Node Types

In a production MapR cluster, some nodes are typically dedicated to cluster coordination and management, and other nodes are tasked with data storage and processing duties. An edge node provides user access to the cluster, concentrating open user privileges on a single host. In smaller clusters, the work is not so specialized and a single node may perform data processing as well as management.

Nodes Running ZooKeeper and CLDB

High latency on a ZooKeeper node can lead to an increased incidence of ZooKeeper quorum failures. A ZooKeeper quorum failure occurs when the cluster finds too few copies of the ZooKeeper service running. If the ZooKeeper node is also running other services, competition for computing resources can lead to increased latency for that node. If your cluster experiences issues relating to ZooKeeper quorum failures, consider reducing or eliminating the number of other services running on the ZooKeeper node.

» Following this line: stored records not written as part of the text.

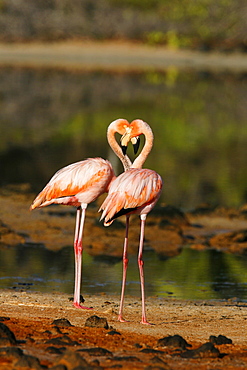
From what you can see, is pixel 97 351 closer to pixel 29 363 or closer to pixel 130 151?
pixel 29 363

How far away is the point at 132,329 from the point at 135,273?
2.95 m

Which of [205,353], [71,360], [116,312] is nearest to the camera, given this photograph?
[71,360]

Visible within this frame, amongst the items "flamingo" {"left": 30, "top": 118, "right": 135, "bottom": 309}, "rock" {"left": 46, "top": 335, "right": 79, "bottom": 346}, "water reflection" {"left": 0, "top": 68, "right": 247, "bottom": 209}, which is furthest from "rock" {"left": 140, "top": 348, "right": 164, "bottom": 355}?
"water reflection" {"left": 0, "top": 68, "right": 247, "bottom": 209}

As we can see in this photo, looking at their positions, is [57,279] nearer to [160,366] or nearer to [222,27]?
[160,366]

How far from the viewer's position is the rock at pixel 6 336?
4.95 meters

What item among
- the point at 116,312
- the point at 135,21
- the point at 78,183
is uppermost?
the point at 135,21

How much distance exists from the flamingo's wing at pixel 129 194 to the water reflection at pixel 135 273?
1738mm

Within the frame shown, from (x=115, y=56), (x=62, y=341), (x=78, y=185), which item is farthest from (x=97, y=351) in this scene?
(x=115, y=56)

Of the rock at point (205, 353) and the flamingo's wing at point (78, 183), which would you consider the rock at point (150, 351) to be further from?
the flamingo's wing at point (78, 183)

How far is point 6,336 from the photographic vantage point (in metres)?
4.99

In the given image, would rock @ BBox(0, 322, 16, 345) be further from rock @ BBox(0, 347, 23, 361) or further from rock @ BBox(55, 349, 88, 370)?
rock @ BBox(55, 349, 88, 370)

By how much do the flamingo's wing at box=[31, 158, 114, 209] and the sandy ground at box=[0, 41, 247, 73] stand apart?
49.4 meters

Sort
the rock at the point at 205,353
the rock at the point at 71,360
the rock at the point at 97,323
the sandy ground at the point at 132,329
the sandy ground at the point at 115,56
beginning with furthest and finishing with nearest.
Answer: the sandy ground at the point at 115,56
the rock at the point at 97,323
the rock at the point at 205,353
the sandy ground at the point at 132,329
the rock at the point at 71,360

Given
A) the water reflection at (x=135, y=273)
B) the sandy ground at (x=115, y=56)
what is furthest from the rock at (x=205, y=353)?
the sandy ground at (x=115, y=56)
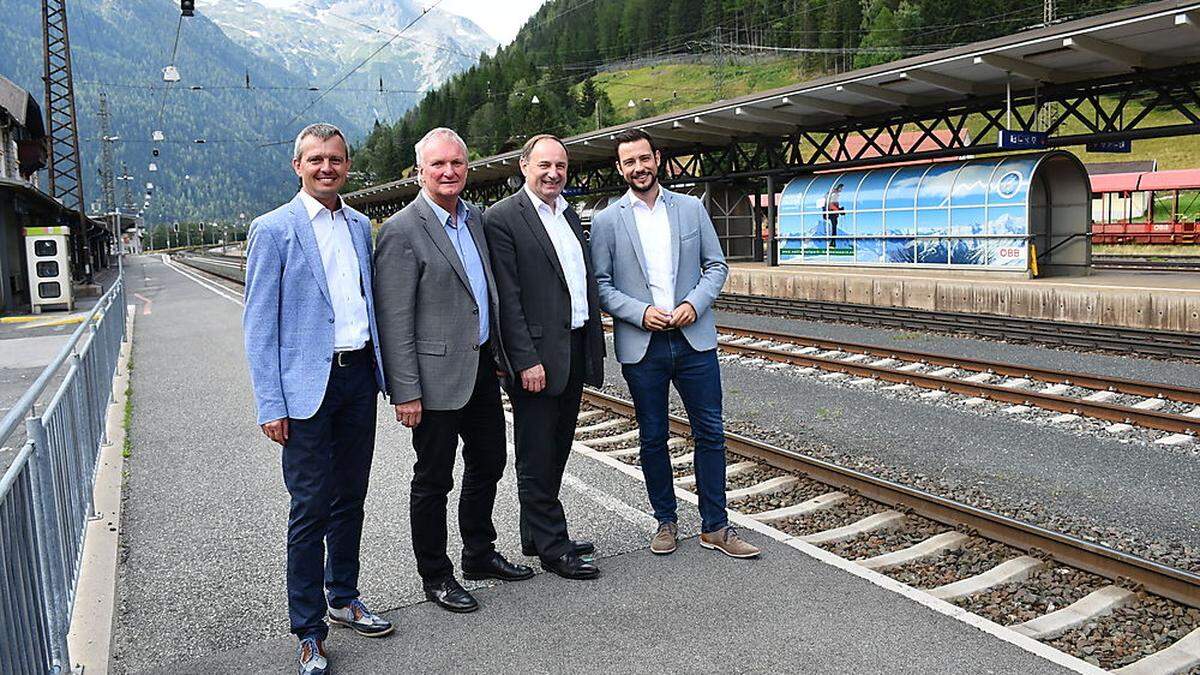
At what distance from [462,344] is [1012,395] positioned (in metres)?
7.21

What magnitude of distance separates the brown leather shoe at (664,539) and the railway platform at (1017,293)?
11.3 metres

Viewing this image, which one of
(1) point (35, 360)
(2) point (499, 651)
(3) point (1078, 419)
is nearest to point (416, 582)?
(2) point (499, 651)

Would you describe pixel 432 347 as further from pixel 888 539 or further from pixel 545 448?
pixel 888 539

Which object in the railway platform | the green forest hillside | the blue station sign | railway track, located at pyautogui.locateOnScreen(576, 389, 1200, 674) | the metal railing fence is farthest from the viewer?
the green forest hillside

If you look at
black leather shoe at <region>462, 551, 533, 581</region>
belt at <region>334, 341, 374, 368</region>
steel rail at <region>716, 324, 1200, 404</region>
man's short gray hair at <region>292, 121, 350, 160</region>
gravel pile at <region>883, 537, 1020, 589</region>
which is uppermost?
man's short gray hair at <region>292, 121, 350, 160</region>

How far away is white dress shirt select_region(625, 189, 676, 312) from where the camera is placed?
5.17 meters

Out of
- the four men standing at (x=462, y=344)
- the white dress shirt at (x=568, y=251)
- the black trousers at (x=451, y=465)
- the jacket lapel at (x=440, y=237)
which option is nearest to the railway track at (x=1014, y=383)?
the four men standing at (x=462, y=344)

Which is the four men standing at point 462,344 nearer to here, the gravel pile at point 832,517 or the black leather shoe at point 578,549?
the black leather shoe at point 578,549

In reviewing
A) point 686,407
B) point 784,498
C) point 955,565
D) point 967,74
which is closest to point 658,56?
point 967,74

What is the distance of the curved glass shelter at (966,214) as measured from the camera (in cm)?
1881

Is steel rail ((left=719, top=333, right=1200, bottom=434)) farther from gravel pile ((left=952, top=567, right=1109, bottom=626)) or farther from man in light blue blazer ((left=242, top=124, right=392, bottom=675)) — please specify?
man in light blue blazer ((left=242, top=124, right=392, bottom=675))

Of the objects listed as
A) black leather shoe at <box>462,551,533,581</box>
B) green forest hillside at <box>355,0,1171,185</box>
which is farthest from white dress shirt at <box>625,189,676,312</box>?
green forest hillside at <box>355,0,1171,185</box>

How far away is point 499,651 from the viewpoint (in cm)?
411

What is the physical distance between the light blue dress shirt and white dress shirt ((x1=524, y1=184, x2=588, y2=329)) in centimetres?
41
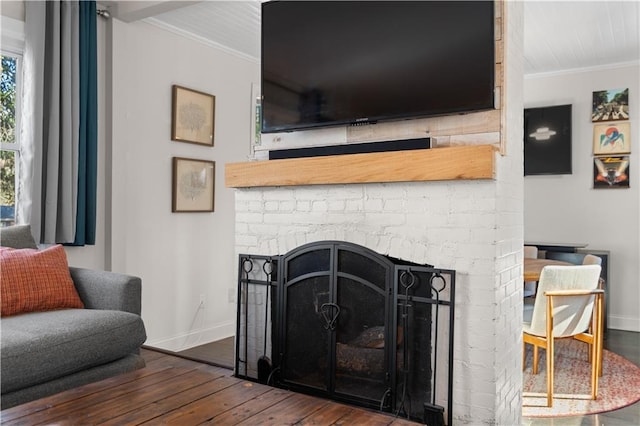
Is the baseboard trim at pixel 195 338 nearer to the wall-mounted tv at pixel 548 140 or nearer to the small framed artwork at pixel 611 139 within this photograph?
the wall-mounted tv at pixel 548 140

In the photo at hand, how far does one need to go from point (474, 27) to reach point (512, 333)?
1.26 meters

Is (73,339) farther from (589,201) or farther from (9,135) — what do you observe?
(589,201)

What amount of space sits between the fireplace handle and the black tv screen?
83 centimetres

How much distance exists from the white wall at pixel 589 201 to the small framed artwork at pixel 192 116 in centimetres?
310

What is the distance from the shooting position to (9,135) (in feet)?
9.95

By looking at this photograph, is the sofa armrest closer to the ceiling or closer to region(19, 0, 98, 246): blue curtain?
region(19, 0, 98, 246): blue curtain

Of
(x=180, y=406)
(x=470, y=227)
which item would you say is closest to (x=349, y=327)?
(x=470, y=227)

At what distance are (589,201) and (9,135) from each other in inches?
184

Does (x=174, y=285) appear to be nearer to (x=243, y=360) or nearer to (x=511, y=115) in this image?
(x=243, y=360)

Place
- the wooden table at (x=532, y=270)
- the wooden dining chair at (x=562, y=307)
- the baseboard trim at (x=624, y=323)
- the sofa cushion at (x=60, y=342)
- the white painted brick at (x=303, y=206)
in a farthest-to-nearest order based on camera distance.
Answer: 1. the baseboard trim at (x=624, y=323)
2. the wooden table at (x=532, y=270)
3. the wooden dining chair at (x=562, y=307)
4. the white painted brick at (x=303, y=206)
5. the sofa cushion at (x=60, y=342)

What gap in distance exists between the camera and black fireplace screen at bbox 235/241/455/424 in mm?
2127

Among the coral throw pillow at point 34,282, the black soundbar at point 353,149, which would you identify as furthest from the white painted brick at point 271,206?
the coral throw pillow at point 34,282

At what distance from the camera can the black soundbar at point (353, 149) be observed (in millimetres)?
2160

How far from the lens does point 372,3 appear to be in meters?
2.30
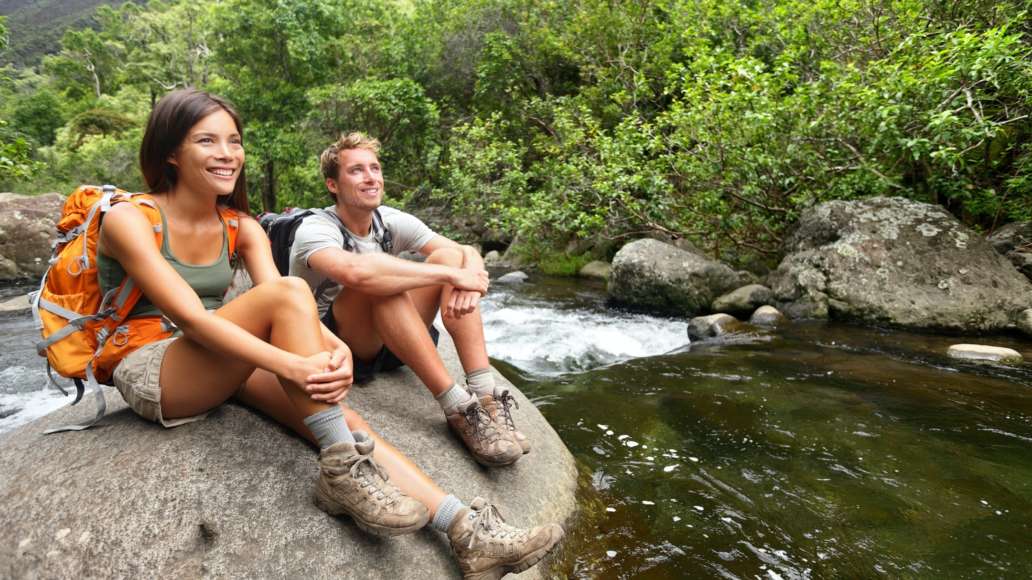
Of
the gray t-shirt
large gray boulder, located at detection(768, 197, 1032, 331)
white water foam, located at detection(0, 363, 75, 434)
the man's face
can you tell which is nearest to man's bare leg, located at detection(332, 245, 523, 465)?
the gray t-shirt

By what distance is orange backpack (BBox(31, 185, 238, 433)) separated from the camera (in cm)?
235

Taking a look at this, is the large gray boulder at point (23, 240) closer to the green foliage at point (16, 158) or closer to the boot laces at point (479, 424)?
the green foliage at point (16, 158)

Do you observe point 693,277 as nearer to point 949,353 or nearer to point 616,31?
point 949,353

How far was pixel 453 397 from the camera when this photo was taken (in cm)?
301

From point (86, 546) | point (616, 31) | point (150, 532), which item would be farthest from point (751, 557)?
point (616, 31)

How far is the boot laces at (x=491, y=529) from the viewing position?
2287mm

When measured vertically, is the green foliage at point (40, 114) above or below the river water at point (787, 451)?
above

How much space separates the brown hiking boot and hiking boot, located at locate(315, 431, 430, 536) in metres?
0.17

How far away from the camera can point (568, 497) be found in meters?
3.26

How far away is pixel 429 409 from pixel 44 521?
5.60 ft

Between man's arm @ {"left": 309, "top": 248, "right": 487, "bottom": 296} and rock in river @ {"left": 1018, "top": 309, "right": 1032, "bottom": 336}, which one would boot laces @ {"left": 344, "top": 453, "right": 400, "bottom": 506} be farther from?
rock in river @ {"left": 1018, "top": 309, "right": 1032, "bottom": 336}

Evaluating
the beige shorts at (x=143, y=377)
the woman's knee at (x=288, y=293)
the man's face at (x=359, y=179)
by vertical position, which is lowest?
the beige shorts at (x=143, y=377)

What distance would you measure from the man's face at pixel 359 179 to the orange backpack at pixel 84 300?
3.52 feet

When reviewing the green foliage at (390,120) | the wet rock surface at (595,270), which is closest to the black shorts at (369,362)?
the wet rock surface at (595,270)
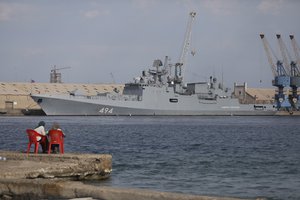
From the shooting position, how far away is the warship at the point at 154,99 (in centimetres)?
9744

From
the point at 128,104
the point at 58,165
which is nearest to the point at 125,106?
the point at 128,104

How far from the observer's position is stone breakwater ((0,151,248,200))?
447 inches

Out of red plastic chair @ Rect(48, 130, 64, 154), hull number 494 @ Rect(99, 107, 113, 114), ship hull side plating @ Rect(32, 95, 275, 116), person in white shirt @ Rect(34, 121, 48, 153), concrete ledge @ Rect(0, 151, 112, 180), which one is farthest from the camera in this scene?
hull number 494 @ Rect(99, 107, 113, 114)

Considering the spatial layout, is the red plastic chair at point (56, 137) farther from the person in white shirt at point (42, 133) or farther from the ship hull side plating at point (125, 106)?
the ship hull side plating at point (125, 106)

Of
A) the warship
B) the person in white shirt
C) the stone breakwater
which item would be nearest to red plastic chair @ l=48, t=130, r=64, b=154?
the person in white shirt

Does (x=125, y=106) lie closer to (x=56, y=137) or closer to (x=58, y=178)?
(x=56, y=137)

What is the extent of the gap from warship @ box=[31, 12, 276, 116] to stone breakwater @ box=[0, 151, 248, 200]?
79.1 metres

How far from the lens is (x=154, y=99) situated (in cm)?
9988

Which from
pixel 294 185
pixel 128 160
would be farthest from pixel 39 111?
pixel 294 185

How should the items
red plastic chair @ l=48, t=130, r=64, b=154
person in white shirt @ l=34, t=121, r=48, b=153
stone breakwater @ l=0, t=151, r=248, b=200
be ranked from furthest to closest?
1. person in white shirt @ l=34, t=121, r=48, b=153
2. red plastic chair @ l=48, t=130, r=64, b=154
3. stone breakwater @ l=0, t=151, r=248, b=200

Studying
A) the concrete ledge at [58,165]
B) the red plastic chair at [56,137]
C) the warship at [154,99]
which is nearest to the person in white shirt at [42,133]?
the red plastic chair at [56,137]

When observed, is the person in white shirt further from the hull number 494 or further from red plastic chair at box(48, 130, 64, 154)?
the hull number 494

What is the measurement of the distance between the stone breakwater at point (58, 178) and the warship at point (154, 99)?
79137mm

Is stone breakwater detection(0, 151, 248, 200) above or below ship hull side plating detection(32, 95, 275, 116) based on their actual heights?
below
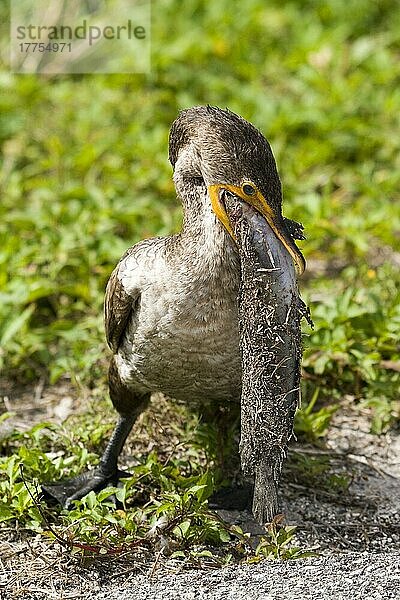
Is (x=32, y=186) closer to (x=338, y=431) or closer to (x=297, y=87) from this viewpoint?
(x=297, y=87)

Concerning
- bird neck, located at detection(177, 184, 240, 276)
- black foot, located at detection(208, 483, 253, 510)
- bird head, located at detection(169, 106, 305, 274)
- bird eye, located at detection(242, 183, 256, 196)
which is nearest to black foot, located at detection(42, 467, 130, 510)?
black foot, located at detection(208, 483, 253, 510)

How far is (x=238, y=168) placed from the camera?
3596 mm

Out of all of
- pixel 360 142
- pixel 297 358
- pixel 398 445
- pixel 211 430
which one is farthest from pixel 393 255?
pixel 297 358

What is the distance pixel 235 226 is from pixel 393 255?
9.50ft

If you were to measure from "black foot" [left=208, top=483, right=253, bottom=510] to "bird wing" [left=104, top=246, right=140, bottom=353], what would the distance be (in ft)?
2.43

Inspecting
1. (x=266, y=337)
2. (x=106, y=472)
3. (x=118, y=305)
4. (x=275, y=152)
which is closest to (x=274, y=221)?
(x=266, y=337)

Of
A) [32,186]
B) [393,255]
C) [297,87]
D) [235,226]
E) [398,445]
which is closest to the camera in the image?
[235,226]

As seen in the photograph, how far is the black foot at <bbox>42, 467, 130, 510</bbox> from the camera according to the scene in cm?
425

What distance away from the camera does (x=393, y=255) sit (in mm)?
6324

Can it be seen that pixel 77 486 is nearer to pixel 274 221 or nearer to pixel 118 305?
pixel 118 305

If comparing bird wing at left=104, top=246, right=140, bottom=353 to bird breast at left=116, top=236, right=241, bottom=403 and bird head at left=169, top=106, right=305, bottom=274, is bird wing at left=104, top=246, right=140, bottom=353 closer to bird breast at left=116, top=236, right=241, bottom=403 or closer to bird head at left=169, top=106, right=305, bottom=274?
bird breast at left=116, top=236, right=241, bottom=403

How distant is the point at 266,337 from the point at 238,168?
1.99ft

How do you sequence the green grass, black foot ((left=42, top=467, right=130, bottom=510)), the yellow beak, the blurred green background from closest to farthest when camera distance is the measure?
the yellow beak → black foot ((left=42, top=467, right=130, bottom=510)) → the green grass → the blurred green background

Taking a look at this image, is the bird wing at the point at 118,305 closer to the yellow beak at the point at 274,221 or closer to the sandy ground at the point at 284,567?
the yellow beak at the point at 274,221
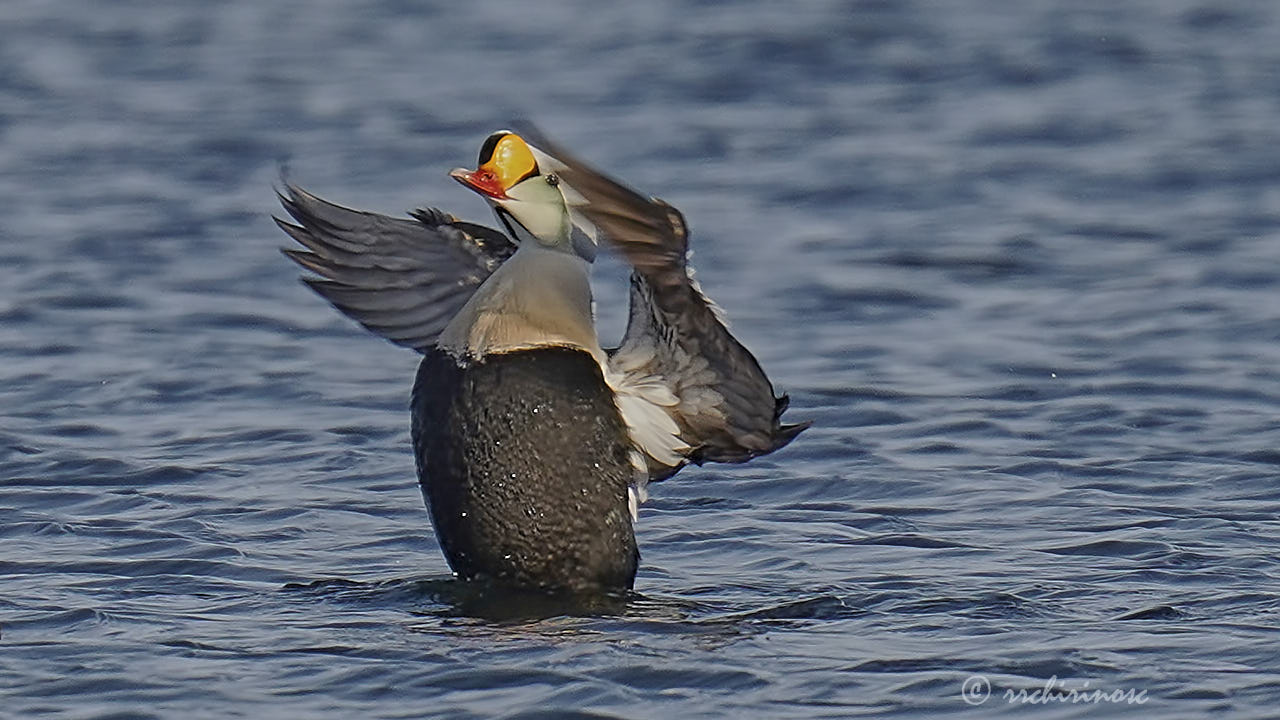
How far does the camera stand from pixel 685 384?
6.67m

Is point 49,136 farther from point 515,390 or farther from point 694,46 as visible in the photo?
point 515,390

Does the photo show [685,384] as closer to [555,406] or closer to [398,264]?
[555,406]

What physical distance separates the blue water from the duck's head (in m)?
1.05

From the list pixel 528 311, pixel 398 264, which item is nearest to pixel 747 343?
pixel 398 264

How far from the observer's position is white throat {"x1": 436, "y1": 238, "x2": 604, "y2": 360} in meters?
6.54

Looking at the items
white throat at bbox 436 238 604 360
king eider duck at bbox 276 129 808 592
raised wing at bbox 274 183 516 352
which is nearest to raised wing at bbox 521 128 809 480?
king eider duck at bbox 276 129 808 592

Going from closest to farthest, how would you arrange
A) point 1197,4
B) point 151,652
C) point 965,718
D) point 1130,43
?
1. point 965,718
2. point 151,652
3. point 1130,43
4. point 1197,4

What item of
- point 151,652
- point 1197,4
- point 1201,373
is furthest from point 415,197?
point 1197,4

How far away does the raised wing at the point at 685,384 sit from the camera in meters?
6.32

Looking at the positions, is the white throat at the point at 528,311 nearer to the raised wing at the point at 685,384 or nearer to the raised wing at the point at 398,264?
the raised wing at the point at 685,384

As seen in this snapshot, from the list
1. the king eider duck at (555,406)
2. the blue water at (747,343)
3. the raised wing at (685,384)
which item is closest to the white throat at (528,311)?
the king eider duck at (555,406)

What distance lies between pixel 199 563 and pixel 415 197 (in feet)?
21.5

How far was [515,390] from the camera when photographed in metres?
6.50

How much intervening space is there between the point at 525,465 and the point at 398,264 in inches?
49.9
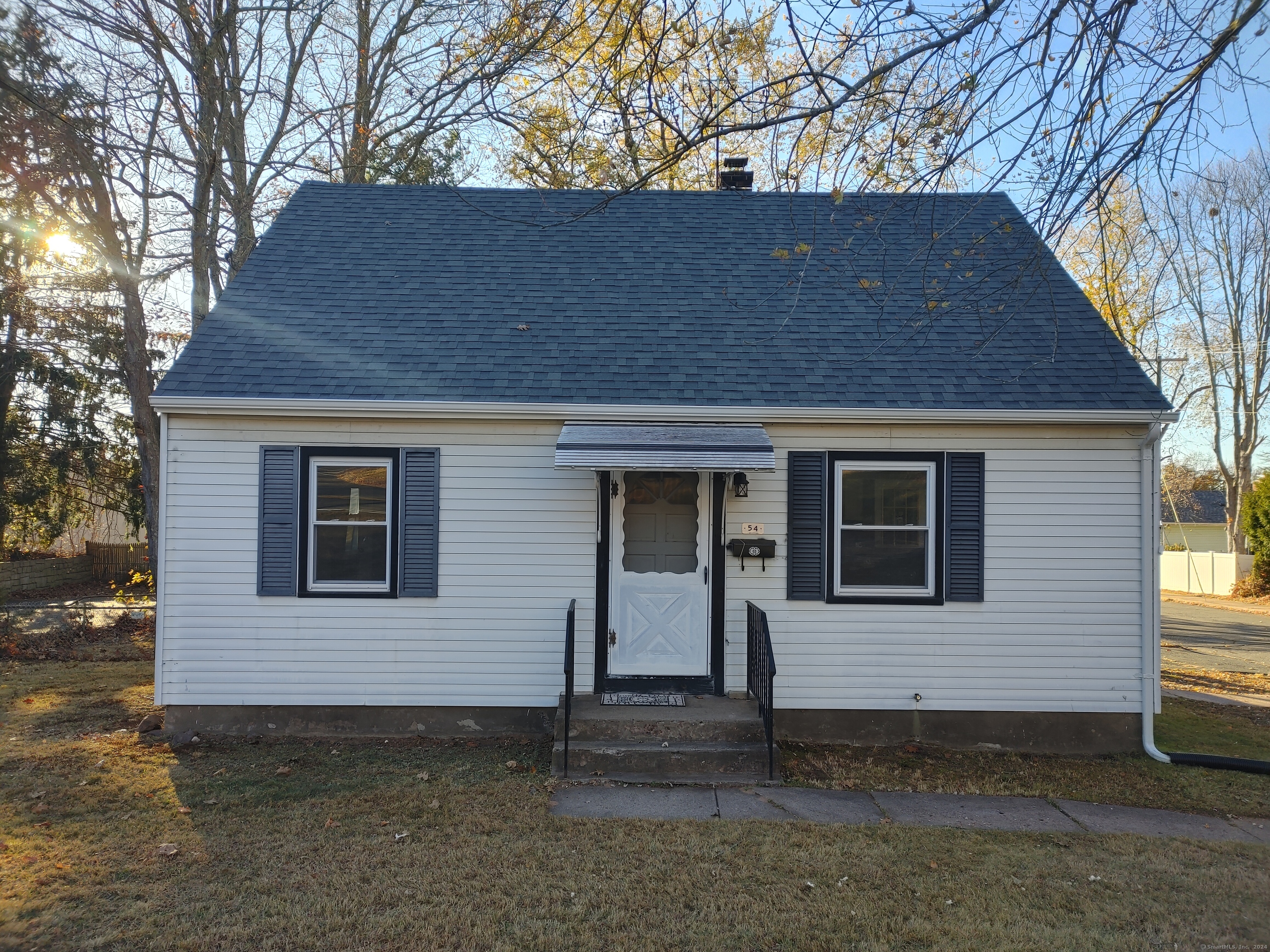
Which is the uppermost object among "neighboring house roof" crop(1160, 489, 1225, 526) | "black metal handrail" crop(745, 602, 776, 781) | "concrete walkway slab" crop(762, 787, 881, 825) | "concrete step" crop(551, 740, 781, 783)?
"neighboring house roof" crop(1160, 489, 1225, 526)

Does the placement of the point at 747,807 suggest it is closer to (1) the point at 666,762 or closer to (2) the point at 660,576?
(1) the point at 666,762

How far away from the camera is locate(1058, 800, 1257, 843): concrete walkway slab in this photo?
5656mm

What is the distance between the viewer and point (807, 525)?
7.55 m

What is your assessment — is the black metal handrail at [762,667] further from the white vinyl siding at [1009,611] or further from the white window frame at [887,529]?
the white window frame at [887,529]

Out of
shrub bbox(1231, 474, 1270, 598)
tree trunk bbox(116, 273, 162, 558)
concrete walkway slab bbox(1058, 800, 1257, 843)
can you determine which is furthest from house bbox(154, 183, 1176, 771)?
shrub bbox(1231, 474, 1270, 598)

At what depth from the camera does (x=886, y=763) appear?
23.0 feet

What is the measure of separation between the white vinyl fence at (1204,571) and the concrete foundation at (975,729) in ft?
73.9

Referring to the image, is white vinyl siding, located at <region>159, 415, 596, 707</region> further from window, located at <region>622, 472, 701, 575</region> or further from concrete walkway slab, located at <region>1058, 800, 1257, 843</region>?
concrete walkway slab, located at <region>1058, 800, 1257, 843</region>

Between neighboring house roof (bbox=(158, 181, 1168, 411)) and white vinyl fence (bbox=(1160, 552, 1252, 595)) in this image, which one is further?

Nodes for Data Storage and Processing

Most nodes in a production cluster are data nodes. Data nodes can be added or removed from the cluster as requirements change over time.

FileServer, TaskTracker and NodeManager run on data nodes. You may want to tune TaskTracker for fewer slots on nodes that include both management and data services. For more information, see Resource Allocation for Jobs and Applications.

Edge Nodes

So-called Edge nodes provide a common user access point for the MapR webserver and other client tools. Edge nodes may or may not be part of the cluster, as long as the edge node can reach cluster nodes. Nodes on the same network can run client services, MySQL for Metrics, and so on.

Node Requirements for Table Replication

If you are using table replication, you need to designate nodes on the destination cluster as gateway nodes. You have to install the mapr-gateway package on these nodes.

You also need to install the HBase 0.98.9 client on your web server nodes (mapr-hbase); otherwise, table replication features will not work in the MCS.